"All these alarms are cried daily in the streets like cabbages and turnips, the good people of Paris inhaling them along with the pestilential vapors of our mud."[2152]
..............Now, in this aspect, as well as in a good many others, the Assembly is the people; satisfied that it is in danger,[2153] it makes laws as the former make their insurrections, and protects itself by strokes of legislation as the former protects itself by blows with pikes. Failing to take hold of the motor spring by which it might direct the government machine, it distrusts all the old and all the new wheels. The old ones seem to it an obstacle, and, instead of utilizing them, it breaks them one by one—parliaments, provincial states, religious orders, the church, the nobles, and royalty. The new ones are suspicious, and instead of harmonizing them, it puts them out of gear in advance—the executive power, administrative powers, judicial powers, the police, the gendarmerie, and the army.[2154] Thanks to these precautions it is impossible for any of them to be turned against itself; but, also, thanks to these precautions, none of them can perform their functions.[2155]

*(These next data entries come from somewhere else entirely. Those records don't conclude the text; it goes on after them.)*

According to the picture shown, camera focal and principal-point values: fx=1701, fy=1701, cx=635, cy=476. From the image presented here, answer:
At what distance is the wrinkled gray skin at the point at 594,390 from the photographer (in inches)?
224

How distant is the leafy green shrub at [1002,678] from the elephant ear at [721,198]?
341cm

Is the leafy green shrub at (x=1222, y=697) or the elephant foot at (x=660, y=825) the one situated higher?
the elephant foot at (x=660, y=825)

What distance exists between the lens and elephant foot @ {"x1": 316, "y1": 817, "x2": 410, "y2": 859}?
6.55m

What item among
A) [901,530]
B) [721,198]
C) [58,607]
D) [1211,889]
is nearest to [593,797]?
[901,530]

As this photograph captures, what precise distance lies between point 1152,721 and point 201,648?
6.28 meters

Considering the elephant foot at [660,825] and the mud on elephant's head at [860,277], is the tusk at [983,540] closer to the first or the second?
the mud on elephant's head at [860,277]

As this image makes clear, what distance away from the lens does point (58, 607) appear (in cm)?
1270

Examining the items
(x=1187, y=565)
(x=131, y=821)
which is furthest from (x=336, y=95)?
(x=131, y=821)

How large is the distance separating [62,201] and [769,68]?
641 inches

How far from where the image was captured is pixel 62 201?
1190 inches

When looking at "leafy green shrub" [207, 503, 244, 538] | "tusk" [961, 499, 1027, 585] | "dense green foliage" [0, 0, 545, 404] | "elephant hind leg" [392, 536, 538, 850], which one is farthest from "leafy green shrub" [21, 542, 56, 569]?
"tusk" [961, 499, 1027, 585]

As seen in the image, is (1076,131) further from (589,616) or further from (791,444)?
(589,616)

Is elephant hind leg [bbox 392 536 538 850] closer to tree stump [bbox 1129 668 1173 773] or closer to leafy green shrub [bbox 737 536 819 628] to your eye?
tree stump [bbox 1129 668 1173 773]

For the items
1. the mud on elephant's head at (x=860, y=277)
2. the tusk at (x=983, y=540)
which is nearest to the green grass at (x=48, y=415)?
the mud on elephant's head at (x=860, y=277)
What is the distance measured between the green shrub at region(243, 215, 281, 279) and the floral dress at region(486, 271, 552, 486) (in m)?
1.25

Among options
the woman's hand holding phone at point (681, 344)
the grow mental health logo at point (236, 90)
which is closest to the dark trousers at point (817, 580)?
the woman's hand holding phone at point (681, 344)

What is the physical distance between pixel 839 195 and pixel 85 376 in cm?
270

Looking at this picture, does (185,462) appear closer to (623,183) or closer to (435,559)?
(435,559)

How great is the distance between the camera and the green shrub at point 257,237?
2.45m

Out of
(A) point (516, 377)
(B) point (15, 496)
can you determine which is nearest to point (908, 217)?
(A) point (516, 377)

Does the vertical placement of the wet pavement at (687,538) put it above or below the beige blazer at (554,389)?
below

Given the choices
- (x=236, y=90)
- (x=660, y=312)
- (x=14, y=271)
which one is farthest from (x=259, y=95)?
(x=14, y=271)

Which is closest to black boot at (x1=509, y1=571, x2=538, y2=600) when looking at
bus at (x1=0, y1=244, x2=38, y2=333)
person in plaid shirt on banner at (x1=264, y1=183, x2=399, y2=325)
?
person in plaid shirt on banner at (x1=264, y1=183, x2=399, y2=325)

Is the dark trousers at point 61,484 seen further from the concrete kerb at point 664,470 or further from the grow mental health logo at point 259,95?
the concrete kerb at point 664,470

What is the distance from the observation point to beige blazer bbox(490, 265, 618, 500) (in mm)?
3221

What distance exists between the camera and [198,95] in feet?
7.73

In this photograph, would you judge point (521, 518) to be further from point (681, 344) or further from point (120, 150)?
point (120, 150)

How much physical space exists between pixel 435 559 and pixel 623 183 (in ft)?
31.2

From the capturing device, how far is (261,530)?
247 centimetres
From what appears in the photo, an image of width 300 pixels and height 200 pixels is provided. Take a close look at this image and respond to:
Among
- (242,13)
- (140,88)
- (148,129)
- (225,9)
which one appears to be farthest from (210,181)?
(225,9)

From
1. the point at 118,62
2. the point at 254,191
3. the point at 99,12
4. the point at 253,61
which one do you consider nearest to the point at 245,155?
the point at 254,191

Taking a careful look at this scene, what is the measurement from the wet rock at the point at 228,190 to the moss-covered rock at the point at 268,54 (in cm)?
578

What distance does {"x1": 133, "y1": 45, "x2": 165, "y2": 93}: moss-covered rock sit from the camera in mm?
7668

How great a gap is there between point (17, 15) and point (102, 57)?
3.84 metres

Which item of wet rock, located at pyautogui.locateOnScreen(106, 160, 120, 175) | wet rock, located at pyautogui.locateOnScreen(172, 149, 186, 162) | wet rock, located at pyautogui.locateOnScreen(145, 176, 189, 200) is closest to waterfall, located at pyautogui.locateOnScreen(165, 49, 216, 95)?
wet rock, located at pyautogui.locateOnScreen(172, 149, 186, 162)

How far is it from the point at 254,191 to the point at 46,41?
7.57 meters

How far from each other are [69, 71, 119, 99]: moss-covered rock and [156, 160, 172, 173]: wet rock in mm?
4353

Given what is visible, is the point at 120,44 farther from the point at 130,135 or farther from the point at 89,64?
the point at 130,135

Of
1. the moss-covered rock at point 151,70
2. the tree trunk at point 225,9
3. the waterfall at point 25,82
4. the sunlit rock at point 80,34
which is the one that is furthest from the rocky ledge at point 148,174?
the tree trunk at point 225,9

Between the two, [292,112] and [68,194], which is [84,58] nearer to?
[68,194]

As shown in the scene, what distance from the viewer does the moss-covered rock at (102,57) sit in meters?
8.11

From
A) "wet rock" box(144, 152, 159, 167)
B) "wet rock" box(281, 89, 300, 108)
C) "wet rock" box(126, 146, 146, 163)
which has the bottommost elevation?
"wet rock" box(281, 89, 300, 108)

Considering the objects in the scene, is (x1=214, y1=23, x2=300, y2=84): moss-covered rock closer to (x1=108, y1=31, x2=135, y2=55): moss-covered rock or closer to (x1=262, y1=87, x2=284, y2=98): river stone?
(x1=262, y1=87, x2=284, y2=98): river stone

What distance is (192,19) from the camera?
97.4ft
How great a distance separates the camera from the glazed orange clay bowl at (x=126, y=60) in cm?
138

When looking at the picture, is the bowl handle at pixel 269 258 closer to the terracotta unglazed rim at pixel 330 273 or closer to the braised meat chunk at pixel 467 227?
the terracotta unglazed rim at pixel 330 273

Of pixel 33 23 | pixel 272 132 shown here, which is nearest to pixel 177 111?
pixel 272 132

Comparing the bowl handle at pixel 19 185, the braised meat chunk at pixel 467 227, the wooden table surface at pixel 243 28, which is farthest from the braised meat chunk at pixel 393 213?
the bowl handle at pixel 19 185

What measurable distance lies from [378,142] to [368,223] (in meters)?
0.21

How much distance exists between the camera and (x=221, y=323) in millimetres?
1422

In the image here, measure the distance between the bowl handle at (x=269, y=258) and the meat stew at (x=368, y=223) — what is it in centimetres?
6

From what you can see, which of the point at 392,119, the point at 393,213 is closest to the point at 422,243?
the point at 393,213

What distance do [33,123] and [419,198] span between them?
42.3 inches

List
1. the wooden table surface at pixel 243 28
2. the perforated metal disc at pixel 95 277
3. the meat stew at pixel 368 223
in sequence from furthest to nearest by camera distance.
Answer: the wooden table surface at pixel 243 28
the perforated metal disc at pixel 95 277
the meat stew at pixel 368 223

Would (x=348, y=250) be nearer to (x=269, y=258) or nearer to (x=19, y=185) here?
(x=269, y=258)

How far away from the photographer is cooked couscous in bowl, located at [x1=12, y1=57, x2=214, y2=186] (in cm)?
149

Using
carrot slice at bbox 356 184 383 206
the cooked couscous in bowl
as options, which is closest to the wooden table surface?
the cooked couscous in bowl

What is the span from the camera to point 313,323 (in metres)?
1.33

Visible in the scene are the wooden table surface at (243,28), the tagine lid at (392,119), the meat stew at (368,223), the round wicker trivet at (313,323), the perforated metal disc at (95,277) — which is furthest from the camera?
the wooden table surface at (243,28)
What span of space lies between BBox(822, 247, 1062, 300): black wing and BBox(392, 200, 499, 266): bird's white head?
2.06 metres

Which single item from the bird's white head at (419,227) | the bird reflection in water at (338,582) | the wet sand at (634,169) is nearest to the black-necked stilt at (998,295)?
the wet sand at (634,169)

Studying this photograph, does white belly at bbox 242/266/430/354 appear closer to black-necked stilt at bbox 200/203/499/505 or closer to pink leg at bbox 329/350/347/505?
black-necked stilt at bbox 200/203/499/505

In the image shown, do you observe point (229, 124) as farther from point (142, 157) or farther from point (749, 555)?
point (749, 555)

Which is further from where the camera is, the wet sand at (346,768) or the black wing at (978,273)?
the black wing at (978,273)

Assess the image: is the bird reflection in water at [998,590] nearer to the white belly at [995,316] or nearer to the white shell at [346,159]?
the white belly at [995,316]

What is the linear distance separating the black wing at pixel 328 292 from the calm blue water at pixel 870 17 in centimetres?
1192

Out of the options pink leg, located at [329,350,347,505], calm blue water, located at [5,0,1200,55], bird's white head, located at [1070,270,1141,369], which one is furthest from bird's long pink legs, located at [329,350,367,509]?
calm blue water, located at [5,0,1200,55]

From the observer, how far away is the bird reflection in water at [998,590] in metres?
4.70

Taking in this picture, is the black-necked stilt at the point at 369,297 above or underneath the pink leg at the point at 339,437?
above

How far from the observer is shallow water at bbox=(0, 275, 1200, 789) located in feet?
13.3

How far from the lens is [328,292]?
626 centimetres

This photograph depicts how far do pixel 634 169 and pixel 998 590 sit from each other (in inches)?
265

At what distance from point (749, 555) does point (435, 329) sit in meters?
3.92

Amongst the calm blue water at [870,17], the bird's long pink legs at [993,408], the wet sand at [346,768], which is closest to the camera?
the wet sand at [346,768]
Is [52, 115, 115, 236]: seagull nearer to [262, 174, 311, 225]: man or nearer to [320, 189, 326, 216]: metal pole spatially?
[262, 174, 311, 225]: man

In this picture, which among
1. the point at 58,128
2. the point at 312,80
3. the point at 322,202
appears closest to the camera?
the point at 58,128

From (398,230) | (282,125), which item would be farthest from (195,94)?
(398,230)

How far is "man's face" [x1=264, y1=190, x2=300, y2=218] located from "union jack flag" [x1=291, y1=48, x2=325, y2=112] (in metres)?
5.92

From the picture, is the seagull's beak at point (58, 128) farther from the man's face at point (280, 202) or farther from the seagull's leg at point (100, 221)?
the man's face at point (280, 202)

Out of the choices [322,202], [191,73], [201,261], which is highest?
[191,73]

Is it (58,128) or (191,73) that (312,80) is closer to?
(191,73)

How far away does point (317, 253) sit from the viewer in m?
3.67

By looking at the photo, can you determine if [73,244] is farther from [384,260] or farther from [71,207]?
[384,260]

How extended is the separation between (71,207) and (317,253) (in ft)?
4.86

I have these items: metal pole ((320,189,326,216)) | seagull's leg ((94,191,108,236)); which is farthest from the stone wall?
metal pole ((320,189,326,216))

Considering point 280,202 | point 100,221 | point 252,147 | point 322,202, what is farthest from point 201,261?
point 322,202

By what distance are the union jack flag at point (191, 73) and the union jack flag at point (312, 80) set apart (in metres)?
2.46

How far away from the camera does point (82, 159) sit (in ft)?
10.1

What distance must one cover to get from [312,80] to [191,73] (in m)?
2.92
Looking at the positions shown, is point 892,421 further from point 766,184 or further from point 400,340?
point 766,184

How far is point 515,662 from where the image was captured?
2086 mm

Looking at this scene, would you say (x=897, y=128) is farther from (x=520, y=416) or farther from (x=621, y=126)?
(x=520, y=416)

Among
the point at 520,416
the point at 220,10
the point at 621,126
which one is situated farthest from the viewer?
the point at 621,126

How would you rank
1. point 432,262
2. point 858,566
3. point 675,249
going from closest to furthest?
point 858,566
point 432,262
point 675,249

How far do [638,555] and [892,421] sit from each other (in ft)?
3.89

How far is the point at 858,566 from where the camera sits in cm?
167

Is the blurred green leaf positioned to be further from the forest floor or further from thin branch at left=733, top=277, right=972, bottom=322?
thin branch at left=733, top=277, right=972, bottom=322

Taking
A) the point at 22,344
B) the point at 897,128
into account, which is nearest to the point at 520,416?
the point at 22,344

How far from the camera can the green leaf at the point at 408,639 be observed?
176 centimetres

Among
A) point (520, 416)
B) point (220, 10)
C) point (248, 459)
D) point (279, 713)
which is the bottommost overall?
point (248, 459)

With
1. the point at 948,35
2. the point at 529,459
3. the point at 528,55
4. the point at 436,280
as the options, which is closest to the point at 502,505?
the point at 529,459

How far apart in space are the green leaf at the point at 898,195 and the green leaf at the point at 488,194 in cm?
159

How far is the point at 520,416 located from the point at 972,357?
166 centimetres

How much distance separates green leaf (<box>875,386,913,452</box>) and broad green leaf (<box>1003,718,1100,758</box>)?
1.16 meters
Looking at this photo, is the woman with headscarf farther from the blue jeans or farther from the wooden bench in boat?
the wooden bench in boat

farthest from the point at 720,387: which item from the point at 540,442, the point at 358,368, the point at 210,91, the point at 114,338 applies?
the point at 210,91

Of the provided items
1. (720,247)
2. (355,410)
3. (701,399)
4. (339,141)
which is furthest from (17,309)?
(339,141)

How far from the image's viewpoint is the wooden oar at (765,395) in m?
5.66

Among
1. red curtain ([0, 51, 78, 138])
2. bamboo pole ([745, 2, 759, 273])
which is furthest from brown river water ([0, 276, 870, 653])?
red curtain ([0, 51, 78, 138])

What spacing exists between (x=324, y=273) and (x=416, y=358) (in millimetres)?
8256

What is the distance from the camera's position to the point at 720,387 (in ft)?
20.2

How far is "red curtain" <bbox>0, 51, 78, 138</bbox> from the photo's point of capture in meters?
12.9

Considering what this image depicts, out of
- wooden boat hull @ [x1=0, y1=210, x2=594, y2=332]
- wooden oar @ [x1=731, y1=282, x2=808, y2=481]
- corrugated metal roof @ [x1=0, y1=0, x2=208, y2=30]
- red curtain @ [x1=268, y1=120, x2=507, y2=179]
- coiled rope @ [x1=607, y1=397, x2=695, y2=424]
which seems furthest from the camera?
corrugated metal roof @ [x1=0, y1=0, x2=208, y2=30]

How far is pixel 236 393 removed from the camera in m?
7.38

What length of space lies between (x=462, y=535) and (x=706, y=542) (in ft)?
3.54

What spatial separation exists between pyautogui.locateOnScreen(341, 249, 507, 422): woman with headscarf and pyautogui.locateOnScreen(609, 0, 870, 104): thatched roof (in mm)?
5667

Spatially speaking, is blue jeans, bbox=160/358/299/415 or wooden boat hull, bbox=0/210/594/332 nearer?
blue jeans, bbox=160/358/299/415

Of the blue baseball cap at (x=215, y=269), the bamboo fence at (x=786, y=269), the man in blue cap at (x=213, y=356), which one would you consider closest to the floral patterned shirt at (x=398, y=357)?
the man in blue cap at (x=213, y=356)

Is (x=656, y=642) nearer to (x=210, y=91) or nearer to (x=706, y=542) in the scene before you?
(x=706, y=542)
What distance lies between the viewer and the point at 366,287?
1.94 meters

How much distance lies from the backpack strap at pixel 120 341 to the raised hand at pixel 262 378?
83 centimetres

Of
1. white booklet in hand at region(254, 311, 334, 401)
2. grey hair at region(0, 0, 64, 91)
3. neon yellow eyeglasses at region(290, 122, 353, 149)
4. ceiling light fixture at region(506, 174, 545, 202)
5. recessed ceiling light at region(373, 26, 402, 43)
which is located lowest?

In building, as well as in destroying, the Assembly had two bad counselors, on the one hand fear, on the other hand theory; and on the ruins of the old machine which it had demolished without discernment, the new machine, which it has constructed without forecast, will work only to its own ruin.
2101 ([return])
[ Arthur Young, June 15, 1789.—Bailly, passim,—Moniteur, IV. 522 (June 2, 1790).—Mercure de France (Feb. 11 1792).]
2102 ([return])
[ Moniteur, v. 631 (Sep. 12, 1790), and September 8th (what is said by the Abbé Maury).—Marmontel, book XIII. 237.—Malouet, I. 261.—Bailly, I. 227.]
2103 ([return])
[ Sir Samuel Romilly, "Mémoires," I. 102, 354.—Dumont, 158. (The official rules bear are dated July 29, 1789.)]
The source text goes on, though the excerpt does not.